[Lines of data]
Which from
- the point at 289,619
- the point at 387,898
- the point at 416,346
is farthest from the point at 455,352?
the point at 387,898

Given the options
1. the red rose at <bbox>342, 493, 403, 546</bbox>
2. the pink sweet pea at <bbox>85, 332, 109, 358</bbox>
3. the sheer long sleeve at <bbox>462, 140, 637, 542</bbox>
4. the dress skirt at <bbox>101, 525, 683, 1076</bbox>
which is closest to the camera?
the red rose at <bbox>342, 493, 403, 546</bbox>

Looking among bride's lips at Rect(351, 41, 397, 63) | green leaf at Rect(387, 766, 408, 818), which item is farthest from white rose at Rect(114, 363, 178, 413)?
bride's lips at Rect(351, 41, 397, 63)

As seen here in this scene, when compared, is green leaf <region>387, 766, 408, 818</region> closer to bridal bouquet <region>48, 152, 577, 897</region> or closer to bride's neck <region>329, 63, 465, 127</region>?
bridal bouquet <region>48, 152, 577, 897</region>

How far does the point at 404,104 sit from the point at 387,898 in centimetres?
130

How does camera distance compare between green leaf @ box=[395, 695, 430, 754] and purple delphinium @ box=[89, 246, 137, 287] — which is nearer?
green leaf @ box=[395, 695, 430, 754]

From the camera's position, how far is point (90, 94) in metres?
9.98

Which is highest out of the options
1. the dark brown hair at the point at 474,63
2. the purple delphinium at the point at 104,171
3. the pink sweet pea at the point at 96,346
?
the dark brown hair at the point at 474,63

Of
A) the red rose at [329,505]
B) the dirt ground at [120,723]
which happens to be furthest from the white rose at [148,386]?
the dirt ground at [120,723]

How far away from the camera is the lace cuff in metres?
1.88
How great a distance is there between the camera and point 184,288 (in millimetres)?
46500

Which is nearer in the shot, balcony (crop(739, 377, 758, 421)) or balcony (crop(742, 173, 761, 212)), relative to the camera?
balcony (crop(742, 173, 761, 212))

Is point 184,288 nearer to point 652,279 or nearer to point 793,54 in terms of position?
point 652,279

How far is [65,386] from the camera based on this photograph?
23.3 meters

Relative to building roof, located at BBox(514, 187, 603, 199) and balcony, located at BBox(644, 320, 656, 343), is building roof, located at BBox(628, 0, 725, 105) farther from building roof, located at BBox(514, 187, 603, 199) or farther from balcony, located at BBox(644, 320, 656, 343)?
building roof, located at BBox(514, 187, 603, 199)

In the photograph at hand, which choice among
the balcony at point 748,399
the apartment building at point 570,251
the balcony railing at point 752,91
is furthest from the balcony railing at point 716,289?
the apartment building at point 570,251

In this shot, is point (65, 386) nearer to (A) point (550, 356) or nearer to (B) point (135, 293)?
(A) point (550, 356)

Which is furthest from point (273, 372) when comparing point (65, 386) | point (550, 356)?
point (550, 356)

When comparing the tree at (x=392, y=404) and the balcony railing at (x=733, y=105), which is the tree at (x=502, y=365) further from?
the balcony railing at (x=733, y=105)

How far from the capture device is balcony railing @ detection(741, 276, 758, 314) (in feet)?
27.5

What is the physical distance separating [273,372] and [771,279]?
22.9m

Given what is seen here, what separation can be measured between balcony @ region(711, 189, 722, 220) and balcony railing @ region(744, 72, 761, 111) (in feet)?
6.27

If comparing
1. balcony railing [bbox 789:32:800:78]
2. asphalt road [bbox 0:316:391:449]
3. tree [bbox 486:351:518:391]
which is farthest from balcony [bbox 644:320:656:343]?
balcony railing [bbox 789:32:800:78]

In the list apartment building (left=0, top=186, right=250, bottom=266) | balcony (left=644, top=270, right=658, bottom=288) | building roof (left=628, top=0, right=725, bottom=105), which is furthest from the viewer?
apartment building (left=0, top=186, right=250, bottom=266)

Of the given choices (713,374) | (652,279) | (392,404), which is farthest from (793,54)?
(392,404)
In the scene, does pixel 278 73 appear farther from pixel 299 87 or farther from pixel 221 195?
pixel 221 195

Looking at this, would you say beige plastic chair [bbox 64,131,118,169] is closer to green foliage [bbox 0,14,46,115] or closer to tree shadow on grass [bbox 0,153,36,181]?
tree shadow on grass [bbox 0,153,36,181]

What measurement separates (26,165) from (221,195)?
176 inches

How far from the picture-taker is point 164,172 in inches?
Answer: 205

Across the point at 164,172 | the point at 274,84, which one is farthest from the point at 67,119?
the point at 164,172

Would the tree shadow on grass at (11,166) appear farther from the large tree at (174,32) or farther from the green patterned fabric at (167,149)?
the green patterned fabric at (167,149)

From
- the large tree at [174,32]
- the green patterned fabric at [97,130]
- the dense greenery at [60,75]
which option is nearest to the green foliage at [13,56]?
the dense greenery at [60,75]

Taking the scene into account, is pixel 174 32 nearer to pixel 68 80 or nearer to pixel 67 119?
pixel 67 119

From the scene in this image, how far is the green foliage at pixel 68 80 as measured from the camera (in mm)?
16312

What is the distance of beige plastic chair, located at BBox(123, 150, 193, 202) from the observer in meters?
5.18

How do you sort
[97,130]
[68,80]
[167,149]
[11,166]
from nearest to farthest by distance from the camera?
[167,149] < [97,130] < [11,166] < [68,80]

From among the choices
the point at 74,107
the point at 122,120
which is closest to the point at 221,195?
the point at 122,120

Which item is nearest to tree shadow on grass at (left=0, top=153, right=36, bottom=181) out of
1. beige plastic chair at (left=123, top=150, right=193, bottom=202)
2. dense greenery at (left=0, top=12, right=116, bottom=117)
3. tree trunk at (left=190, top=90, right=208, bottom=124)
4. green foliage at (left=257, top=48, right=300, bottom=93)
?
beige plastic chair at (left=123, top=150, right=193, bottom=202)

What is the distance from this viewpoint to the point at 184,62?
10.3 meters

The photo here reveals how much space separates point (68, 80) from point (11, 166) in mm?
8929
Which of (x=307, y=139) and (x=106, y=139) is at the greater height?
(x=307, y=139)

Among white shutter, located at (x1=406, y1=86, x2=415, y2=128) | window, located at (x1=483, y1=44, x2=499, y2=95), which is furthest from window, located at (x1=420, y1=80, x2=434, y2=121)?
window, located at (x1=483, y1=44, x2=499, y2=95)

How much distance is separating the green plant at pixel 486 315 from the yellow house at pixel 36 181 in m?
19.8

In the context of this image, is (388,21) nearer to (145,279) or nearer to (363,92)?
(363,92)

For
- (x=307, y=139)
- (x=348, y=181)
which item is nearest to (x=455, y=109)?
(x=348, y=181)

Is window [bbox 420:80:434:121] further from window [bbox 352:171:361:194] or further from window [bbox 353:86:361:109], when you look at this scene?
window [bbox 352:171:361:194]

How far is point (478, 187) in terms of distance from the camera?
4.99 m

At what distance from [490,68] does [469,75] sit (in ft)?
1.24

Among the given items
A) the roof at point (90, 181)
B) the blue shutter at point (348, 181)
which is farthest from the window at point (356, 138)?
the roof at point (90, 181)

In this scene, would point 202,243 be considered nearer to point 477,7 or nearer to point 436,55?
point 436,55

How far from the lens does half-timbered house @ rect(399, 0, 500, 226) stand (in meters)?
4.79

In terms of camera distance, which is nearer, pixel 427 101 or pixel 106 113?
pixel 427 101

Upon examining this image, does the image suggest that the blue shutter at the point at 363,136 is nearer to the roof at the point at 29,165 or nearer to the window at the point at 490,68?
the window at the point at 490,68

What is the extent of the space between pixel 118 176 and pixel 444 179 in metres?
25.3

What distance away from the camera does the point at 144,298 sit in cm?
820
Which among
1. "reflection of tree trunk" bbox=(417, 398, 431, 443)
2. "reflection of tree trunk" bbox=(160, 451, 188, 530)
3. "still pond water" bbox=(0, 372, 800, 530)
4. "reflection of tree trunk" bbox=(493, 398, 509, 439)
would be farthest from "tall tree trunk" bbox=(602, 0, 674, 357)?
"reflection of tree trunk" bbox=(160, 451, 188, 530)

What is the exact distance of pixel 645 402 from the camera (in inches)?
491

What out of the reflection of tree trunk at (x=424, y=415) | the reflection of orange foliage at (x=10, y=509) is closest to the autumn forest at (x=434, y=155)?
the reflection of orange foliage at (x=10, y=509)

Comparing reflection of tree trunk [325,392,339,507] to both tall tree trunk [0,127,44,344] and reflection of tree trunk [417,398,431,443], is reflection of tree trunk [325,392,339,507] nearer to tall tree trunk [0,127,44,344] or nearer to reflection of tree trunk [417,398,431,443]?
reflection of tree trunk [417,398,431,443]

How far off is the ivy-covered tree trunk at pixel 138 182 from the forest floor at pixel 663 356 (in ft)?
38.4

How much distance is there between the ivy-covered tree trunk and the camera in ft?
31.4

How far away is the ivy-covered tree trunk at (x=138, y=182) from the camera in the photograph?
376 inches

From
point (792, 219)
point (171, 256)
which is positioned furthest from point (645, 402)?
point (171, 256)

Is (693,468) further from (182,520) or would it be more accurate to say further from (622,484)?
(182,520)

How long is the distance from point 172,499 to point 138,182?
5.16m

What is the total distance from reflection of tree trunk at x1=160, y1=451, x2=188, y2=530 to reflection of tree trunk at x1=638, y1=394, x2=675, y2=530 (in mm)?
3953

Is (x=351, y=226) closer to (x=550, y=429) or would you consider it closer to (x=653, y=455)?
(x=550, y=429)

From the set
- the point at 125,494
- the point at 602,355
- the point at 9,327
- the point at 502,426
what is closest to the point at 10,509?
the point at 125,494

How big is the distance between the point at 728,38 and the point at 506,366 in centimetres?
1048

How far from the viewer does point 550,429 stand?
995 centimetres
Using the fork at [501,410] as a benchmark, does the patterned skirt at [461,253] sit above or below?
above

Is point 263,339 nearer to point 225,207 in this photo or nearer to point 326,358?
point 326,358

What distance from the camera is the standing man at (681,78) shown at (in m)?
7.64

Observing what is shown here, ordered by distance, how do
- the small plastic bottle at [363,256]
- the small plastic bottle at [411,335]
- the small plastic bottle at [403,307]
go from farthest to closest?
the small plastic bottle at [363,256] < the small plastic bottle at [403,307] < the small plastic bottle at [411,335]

Exercise:
Copy the entries from the line holding "Observing what is" through the end of the entries, inclusive, replacing "farthest" with "most distant" and leaving everything else unchanged. Return only those lines.

Solution for this problem:
Observing what is shown here, ordered by distance, how do
- the small plastic bottle at [363,256]
- the small plastic bottle at [411,335]
- the small plastic bottle at [403,307]
go from most distant to closest?
the small plastic bottle at [363,256] < the small plastic bottle at [403,307] < the small plastic bottle at [411,335]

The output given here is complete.